Durante los próximos quince días, plazo que puede prorrogarse, si fuera necesario, con la correspondiente autorización del Congreso.
Pedro Sánchez anunció ayer, tras un larguísimo Consejo de Ministros extraordinario que se prolongó durante siete horas, el alcance concreto del decreto por el que a las doce de la noche quedó declarado el estado de alarma en todo el territorio nacional.
Así pues, no se podrá circular por las vías públicas, es decir, de salir de casa, salvo para adquirir alimentos, productos farmacéuticos y de primera necesidad; asistir a centros, servicios y establecimientos sanitarios; desplazarse al lugar de trabajo y volver del mismo (aunque se alienta al teletrabajo en aquellos ámbitos en los que sea posible) y cuidar a mayores, menores, dependientes, personas con discapacidad o personas especialmente vulnerables así como los desplazamientos a entidades financieras y de seguros, aquellas que deban realizarse “por causa de fuerza mayor o situación de necesidad” y “cualquier otra actividad de análoga naturaleza”.
Queda suspendida toda la actividad comercial, excepto la venta de alimentos, bebidas, productos y bienes de primera necesidad, los establecimientos farmacéuticos y médicos, las ópticas, los de productos ortopédicos e higiénicos, los de prensa, las citadas gasolineras y los estancos.

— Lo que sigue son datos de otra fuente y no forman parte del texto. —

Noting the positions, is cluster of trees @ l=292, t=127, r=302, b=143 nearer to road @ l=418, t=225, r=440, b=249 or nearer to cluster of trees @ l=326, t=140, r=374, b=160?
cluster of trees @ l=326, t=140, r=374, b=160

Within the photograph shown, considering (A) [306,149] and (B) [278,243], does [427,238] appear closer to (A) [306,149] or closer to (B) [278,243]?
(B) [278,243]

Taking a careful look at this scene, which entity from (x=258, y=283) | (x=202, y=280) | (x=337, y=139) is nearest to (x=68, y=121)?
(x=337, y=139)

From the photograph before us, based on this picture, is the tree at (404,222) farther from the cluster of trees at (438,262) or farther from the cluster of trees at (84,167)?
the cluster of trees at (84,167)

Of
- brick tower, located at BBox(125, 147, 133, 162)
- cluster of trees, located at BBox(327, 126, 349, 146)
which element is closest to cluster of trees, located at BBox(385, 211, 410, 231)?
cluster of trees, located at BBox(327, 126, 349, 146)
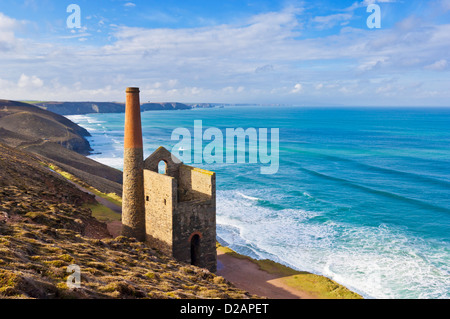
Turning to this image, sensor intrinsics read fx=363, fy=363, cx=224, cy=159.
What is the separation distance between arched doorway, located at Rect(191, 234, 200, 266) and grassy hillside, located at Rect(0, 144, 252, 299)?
8.51ft

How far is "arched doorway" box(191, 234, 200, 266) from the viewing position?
75.1ft

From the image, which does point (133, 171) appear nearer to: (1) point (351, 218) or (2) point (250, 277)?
(2) point (250, 277)

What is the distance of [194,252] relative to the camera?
23.3 metres

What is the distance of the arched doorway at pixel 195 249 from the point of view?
75.1ft

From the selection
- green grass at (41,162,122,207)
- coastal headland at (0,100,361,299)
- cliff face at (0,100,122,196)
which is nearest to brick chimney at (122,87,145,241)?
coastal headland at (0,100,361,299)

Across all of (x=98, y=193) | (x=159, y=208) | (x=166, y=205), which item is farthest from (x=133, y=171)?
(x=98, y=193)

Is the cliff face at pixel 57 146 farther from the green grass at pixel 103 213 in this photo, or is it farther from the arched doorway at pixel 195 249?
the arched doorway at pixel 195 249

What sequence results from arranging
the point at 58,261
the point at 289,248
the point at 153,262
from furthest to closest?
the point at 289,248
the point at 153,262
the point at 58,261

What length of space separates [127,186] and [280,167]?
46533mm

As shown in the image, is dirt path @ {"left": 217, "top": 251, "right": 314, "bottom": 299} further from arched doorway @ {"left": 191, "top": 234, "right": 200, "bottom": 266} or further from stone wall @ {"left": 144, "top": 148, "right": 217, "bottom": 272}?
arched doorway @ {"left": 191, "top": 234, "right": 200, "bottom": 266}

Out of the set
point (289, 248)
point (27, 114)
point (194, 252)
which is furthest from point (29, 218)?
point (27, 114)

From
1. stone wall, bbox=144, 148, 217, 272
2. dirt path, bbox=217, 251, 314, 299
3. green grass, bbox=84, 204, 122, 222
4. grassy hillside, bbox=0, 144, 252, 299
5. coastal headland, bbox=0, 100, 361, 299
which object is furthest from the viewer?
green grass, bbox=84, 204, 122, 222

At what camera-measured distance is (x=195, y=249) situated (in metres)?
23.2
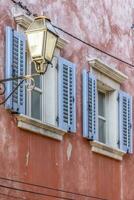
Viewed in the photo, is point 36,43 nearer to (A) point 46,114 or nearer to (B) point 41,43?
(B) point 41,43

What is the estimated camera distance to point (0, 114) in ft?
37.5

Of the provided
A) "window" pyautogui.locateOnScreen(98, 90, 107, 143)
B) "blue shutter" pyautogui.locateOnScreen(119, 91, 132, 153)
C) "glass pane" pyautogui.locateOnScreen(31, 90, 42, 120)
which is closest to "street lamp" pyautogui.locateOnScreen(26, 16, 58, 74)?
"glass pane" pyautogui.locateOnScreen(31, 90, 42, 120)

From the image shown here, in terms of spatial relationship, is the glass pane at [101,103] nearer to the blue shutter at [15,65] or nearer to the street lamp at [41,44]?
the blue shutter at [15,65]

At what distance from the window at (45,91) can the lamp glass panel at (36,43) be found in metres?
2.06

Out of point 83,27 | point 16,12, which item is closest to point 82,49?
point 83,27

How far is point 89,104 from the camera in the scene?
14.2 meters

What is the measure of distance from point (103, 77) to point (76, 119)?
5.25 feet

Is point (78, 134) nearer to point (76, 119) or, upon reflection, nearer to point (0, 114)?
point (76, 119)

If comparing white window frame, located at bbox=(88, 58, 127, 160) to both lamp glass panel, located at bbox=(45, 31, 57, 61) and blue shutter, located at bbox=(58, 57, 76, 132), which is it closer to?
blue shutter, located at bbox=(58, 57, 76, 132)

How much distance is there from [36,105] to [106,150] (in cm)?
240

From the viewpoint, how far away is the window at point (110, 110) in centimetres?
1471

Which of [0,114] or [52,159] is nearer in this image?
[0,114]

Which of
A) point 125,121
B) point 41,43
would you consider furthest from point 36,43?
point 125,121

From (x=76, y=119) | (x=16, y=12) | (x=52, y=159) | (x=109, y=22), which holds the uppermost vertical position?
(x=109, y=22)
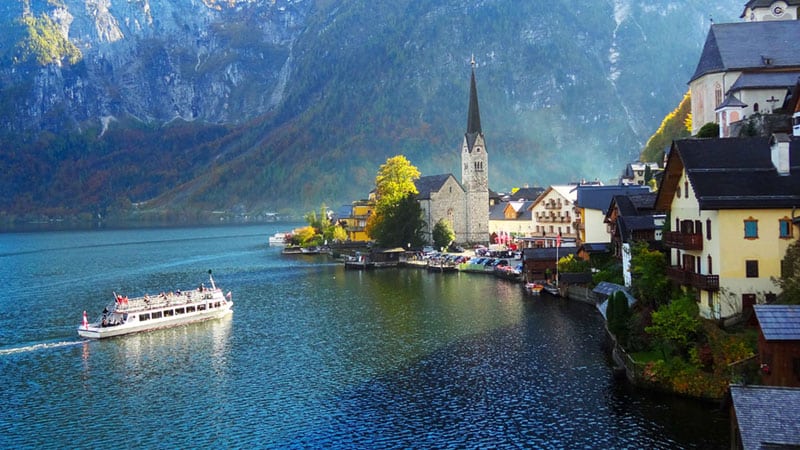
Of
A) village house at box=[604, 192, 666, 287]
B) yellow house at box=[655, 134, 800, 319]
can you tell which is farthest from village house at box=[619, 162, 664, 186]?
yellow house at box=[655, 134, 800, 319]

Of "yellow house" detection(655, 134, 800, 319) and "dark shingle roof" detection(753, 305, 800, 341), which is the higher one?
"yellow house" detection(655, 134, 800, 319)

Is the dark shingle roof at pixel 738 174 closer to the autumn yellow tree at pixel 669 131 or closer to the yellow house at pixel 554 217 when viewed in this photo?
the yellow house at pixel 554 217

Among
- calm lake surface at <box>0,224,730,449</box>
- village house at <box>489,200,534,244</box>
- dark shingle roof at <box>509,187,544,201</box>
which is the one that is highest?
dark shingle roof at <box>509,187,544,201</box>

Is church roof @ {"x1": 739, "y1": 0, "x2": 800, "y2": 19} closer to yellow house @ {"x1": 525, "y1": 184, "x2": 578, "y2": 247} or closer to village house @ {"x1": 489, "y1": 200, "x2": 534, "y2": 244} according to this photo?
yellow house @ {"x1": 525, "y1": 184, "x2": 578, "y2": 247}

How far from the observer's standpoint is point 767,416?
2492cm

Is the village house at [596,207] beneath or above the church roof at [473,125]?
beneath

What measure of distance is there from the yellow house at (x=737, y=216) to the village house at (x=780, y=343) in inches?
312

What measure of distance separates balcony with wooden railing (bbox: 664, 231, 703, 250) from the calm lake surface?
8.16m

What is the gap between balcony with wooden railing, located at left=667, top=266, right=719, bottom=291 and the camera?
40406mm

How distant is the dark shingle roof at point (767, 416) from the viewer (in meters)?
24.1

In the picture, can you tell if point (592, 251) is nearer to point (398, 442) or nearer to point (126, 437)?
point (398, 442)

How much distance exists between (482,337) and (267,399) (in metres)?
18.8

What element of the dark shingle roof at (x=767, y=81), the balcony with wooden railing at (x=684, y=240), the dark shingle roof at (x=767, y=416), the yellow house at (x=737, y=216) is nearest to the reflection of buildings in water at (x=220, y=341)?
the balcony with wooden railing at (x=684, y=240)

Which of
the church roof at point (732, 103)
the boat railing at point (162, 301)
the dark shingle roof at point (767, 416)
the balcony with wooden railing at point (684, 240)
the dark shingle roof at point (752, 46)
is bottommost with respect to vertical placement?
the dark shingle roof at point (767, 416)
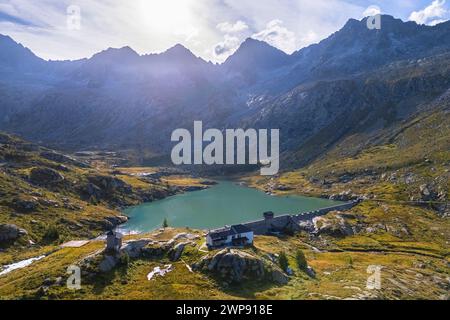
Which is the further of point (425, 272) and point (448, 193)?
point (448, 193)

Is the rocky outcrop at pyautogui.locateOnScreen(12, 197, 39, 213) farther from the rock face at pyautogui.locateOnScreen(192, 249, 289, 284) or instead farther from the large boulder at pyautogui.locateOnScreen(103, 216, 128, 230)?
the rock face at pyautogui.locateOnScreen(192, 249, 289, 284)

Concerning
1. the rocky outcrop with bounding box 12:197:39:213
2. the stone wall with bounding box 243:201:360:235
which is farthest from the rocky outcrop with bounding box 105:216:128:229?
the stone wall with bounding box 243:201:360:235

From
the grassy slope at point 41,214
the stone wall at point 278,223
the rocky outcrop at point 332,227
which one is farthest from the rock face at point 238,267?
the rocky outcrop at point 332,227
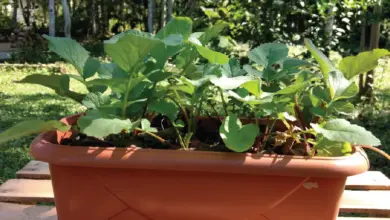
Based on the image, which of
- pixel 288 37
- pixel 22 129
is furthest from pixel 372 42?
pixel 22 129

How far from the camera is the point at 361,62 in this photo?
2.17 feet

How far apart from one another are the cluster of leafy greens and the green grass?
160 cm

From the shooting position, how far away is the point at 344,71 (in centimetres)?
69

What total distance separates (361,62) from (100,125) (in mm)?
359

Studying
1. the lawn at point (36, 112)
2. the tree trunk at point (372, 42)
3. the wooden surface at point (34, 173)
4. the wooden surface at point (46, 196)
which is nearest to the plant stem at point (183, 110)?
the wooden surface at point (46, 196)

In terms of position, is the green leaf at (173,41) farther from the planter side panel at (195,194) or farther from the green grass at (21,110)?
the green grass at (21,110)

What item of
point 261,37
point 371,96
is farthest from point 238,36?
point 371,96

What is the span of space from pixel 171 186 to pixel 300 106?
0.23 meters

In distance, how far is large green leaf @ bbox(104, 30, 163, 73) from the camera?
566 millimetres

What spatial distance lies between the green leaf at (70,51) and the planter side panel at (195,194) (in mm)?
151

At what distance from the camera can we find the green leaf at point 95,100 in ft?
2.13

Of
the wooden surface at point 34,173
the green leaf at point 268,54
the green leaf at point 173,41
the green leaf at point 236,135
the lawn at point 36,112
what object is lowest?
the lawn at point 36,112

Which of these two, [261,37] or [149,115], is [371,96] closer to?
[261,37]

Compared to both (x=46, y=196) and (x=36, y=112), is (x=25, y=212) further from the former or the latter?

También podrán abrir las tiendas de equipos tecnológicos y de telecomunicaciones, las que se dedican a alimentos para animales, las tintorerías y las peluquerías.
Esta excepcional medida ha sido adoptada para tratar de contener la rápida propagación del COVID-19 , que ya amenaza con colapsar los centros sanitarios en algunas partes del país.